The latest cuts involve more than 160 staff – equivalent to 40% of its workforce – and follows a 27% cull claiming around 120 roles earlier this year. The aim is to roughly halve operating costs from an expected level of $240-$260 million this year, said chief executive Sandy Macrae.
The cutbacks come after Novartis and Biogen both backed away from partnerships focused on Sangamo's zinc finger gene-editing technology, a stalled initial public offering, and a decision to end the development of a gene therapy for sickle cell disease (SCD).
The plan now is to focus on epigenetic regulation therapies treating neurological diseases and novel adeno-associated virus (AAV) capsid delivery technologies – the latter recently attracting a $1 billion-plus collaboration with Eli Lilly’s Prevail Therapeutics.
That means another gene therapy for Fabry disease in a phase 1/2 clinical trial and CAR-Treg cell therapy programmes headed by a candidate for kidney transplant rejection in early-stage human testing will be shelved.
“We plan to do everything in our power to get these important assets into the hands of parties with the means to advance them towards patients,” commented Macrae.
The restructuring also means that its headquarters in Brisbane, California, will be shut down, and various senior executives will leave the company, including chief operating officer Mark McClung and chief scientific officer Jason Fontenot.

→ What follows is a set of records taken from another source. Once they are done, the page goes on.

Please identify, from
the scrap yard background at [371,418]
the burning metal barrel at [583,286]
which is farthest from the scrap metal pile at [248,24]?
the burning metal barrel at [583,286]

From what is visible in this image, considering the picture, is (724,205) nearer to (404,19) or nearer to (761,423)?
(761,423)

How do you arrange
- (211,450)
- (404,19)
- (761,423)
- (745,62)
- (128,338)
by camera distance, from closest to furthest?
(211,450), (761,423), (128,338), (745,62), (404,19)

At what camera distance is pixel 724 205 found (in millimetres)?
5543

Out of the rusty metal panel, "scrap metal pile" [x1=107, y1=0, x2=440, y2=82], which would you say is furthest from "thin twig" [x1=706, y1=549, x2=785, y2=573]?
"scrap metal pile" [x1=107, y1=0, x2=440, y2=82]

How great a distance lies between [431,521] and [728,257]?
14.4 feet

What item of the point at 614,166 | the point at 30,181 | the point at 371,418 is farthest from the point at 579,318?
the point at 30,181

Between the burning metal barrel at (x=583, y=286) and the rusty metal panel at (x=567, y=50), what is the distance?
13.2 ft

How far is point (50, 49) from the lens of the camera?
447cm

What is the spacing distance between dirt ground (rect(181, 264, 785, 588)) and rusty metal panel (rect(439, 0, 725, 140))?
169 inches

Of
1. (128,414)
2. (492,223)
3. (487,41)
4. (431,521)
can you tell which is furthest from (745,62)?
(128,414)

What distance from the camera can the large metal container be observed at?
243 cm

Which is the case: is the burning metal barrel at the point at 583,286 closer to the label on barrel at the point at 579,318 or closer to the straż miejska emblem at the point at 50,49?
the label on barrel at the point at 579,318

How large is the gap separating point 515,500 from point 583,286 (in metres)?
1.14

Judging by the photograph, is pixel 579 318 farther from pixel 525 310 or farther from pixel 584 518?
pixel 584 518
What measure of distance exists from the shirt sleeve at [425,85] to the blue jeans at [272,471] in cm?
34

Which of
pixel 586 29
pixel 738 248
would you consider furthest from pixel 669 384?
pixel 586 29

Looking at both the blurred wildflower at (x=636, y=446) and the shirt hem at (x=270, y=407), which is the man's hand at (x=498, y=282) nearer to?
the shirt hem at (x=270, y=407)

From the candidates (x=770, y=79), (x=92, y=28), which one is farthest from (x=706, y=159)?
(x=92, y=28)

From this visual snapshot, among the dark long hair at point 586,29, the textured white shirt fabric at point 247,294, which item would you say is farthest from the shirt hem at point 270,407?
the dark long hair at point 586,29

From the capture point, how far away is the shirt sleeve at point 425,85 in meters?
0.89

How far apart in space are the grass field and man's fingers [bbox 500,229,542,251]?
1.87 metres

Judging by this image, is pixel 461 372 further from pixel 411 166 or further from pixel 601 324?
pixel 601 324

Both those roles will come to an end in the New Year and be eliminated, and Sangamo is rearranging its senior management by promoting head of neuroscience Amy Pooler to the role of head of research and genome engineering lead Gregory Davis to head of technology. McClung will be responsible for finding partners for the Fabry and CAR-Treg programmes.
Sangamo’s pipeline is now led by a recently unveiled programme focused on the sodium ion channel Nav1.7, which is still in preclinical development and is being tested as a potential therapy for neuropathic pain. An application to start clinical trials is due early next year.
The company is still plugging away with zinc finger-based therapies, which have fallen behind rival gene-editing technologies like CRISPR, presenting new data for programmes in areas like autism spectrum disorder and Phelan-McDermid syndrome, a genetic disorder that leads to intellectual disability.